In this respect I differ somewhat from a certain reading that seems to me to inform the introduction to part 2 of Mapping Shangrila. Here, Chris Coggins and Emily Yeh would have us believe that everything begins to change with the Tibetan uprisings of March 2008 and the subsequent global financial crisis. They see multiple signs of hope between the late 1990s and 2008—innovative projects, international staffers working with Chinese environmentalists, social scientists working with biologists, Yi and Naxi working with Tibetans, prefectural and provincial governments accepting the gift of an international ecological mapping and planning process. They see a new kind of collaborative possibility in the making, what I have called an ecological Shangrila. After 2008, a period of retrenchment sets in, and the Chinese state reasserts itself. International environmental organizations are subjected to new forms of scrutiny and even surveillance, money dries up, projects fizzle out.
But long before 2008, there are many examples of projects, funded and supported by various international conservation organizations, that go nowhere. One could point to the enormous resources wasted in terms of labor, time, and money on biogas conversion projects.
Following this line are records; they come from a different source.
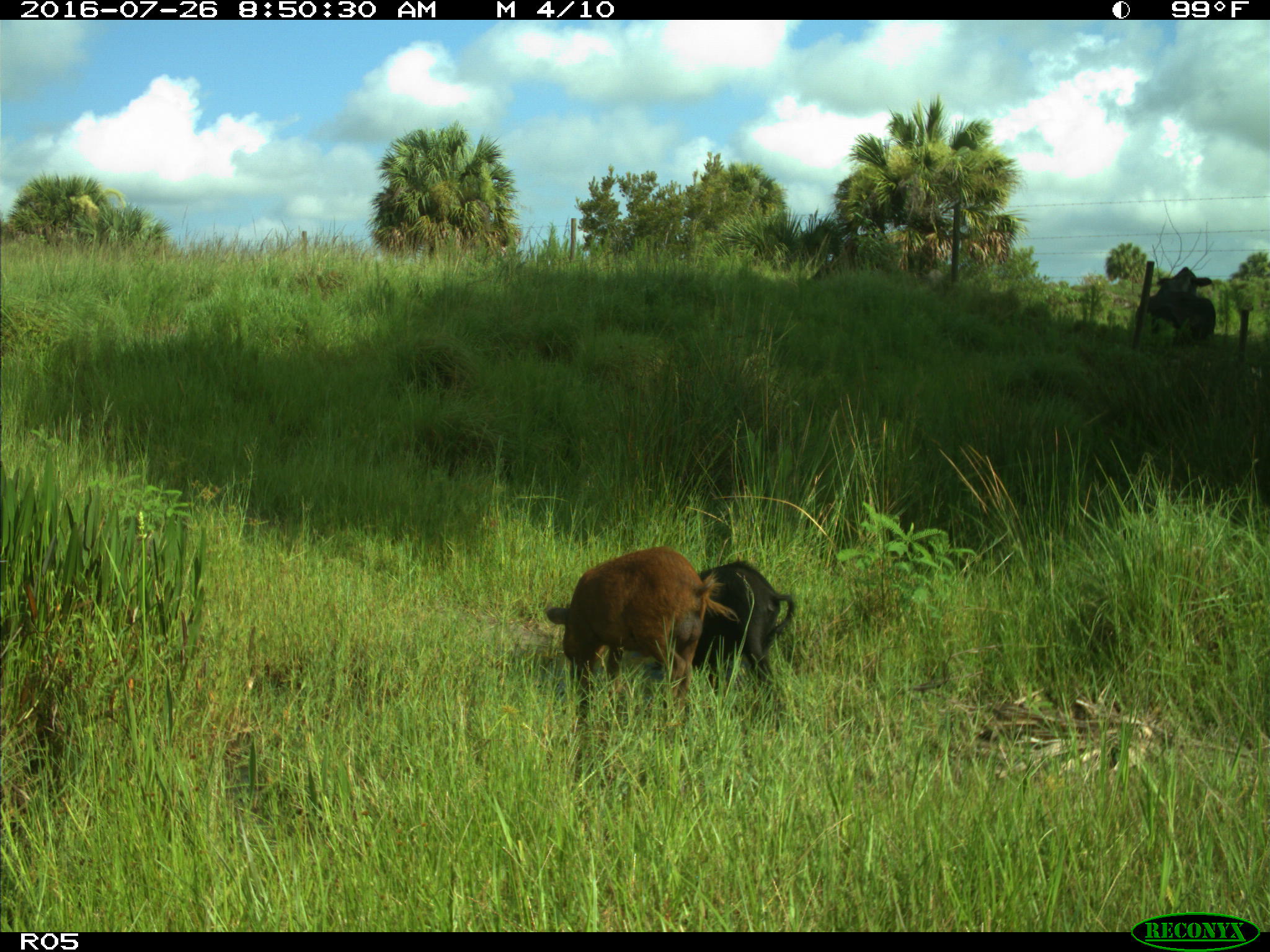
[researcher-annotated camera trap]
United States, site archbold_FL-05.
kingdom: Animalia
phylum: Chordata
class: Mammalia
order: Artiodactyla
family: Suidae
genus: Sus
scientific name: Sus scrofa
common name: wild boar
One could look at long-standing and still unresolved village conflicts over matsutake and other non-timber forest products. One could look at beautifully constructed ecotourism centers in places such as Qianhushan or the Thousand Lakes District in Diqing Prefecture that today sit empty because villagers could not decide on workable management strategies and ways of sharing profits from ecotourism. One could go on forever about the eventual failure of the campaign to stop damming on the upper reaches of the Nu, Mekong, and Yangzi Rivers. One need only point to the disaster that is the Three Parallel Rivers World Heritage site, where river water resources were magically written out of the original mapping. One could point to the White Horse Snow Mountain Nature Reserve and the deal that had to be struck with provincial authorities to keep out mining interests. Today, one can walk a half hour from a village just outside the nature reserve and photograph snub-nosed monkeys “in the wild.” An endangered species has been turned into a zoological specimen in order to save the mountains from mining.
Mapping Shangrila shows us that the colonial fantasy of Shangrila lives on, refusing to die. Or, rather, it continues to return to the world of the living in a bizarrely reincarnated form, disfigured yet somehow strangely familiar.